自分の幸せを真剣に願ってくれる人を目の前にすると、甘い涙が出そうになる。

今日、大学生のときに出会った年上の友達とご飯を食べに行った。その人は気品も話し方も人生経験も、物理的な年齢も私よりずっと上の素敵な大人の人。

初めて会ったときから、その物腰の柔らかさは崩れることを知らない。私に対してずっと丁寧で温かい。そして私の幸せを、私の目の前でずっと願ってくれている。そのことが言葉からもわかるし、話し方でも伝わってくるのだ。

だから今日ずっと、私は泣きそうになるのを堪えていた。


食事をしながら、去年私がだめになってしまった話をつらつらとした。そのとき彼女は一言、「何も力になってあげられなくてごめんなさい」と言った。

「その時期、きっと私にも何かできることがあったかもしれないけれど、私には何もできなかった。だけど、今こうして元気になったあなたに会えてほんとうによかった。ほんとうにありがとう。あのときのあなたにありがとうです。だからこれからは、もっともっと素敵になれるはずです」

そう言って、最初にしたはずなのにもう一度、「お疲れ様」と乾杯をした。


そのあと、昨日noteにも書いた迷っていることを話すと、「でも、あなたはこれまでも1つ1つきちんと選択してきました」と言ってくれた。私はアルバイト時代も悩みがあるといつも彼女に相談していて、そのことを彼女は全部覚えてくれていた。

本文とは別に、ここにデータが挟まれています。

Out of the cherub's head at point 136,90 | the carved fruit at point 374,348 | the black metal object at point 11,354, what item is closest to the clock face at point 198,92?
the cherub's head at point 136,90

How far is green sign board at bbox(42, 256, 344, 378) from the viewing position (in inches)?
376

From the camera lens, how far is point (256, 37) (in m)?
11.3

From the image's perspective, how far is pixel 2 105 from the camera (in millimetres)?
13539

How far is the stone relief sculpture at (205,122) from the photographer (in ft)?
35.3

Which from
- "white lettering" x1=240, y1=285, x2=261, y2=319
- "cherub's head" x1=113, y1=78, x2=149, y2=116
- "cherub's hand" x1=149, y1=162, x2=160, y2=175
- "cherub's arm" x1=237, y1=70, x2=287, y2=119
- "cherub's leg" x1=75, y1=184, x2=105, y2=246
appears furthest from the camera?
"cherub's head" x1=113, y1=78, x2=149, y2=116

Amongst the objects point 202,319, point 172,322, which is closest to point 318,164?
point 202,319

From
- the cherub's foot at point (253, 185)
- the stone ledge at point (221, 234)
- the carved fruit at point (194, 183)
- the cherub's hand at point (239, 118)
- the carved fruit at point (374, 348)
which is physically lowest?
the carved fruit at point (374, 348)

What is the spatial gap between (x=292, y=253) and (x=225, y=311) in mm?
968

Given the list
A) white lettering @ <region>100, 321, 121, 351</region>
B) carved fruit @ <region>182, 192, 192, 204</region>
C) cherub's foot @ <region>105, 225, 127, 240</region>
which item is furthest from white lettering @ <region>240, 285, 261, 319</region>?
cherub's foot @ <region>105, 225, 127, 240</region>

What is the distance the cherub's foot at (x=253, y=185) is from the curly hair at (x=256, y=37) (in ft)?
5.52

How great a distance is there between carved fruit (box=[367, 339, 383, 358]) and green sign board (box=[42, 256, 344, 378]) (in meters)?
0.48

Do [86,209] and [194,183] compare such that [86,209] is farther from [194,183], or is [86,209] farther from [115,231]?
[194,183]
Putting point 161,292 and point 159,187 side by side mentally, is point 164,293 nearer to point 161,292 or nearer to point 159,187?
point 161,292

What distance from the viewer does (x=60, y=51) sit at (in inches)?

恋愛の選択、就職活動の選択、人間関係の選択、大学生の私は悩みが尽きなくて、そのたびにアドバイスを求めた。その1つ1つの選択を「尊いことです」と彼女は話して、「その尊いことをあなたは、丁寧にしてきたんです。だからこれから選ぶことも同じように尊いですし、あなたならその選択をきっと楽しむことができます」と言ってふふふと笑ってくれた。

たんぽぽの綿毛がふうわりと飛んでいくような笑い方だった。

私はまた、目頭がつーんと甘くうずくのを堪えた。


帰りも、逆方向なのに私が乗る路線の改札まで送ってくれた。「あなたが無事に帰れることを確認しないと、私は安心して帰れないのです」そう言って私の背中を押す。

彼女は、私がトイレに行ったすきに食事のお会計を済ませてくれるような人。彼女は、彼女の全部で私を肯定してくれる人。受け取れきれないくらいの愛情と優しさと願いを、私の手のひらいっぱいに渡してくれる人。

きっと私はこれからも、ずっとずっと彼女にあこがれ続けるのだと思う。そのぐらい、彼女が好きで、スキで、大切な友達だ。


ちなみに冒頭、「甘い涙」と書いたのは、嬉し涙は甘いと科学的に証明されているから。泣くときの感情に合わせて成分量が違うらしく、涙は甘くなったり、しょっぱくなったりするそうだ。